>>

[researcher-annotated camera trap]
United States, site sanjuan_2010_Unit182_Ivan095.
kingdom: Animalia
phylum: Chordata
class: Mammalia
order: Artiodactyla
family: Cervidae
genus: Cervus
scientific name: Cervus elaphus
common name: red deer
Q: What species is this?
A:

<<

*THE TASK*
Exactly reproduce every line of the records.

*ANSWER*
[researcher-annotated camera trap]
United States, site sanjuan_2010_Unit182_Ivan095.
kingdom: Animalia
phylum: Chordata
class: Mammalia
order: Artiodactyla
family: Cervidae
genus: Cervus
scientific name: Cervus elaphus
common name: red deer
Q: What species is this?
A:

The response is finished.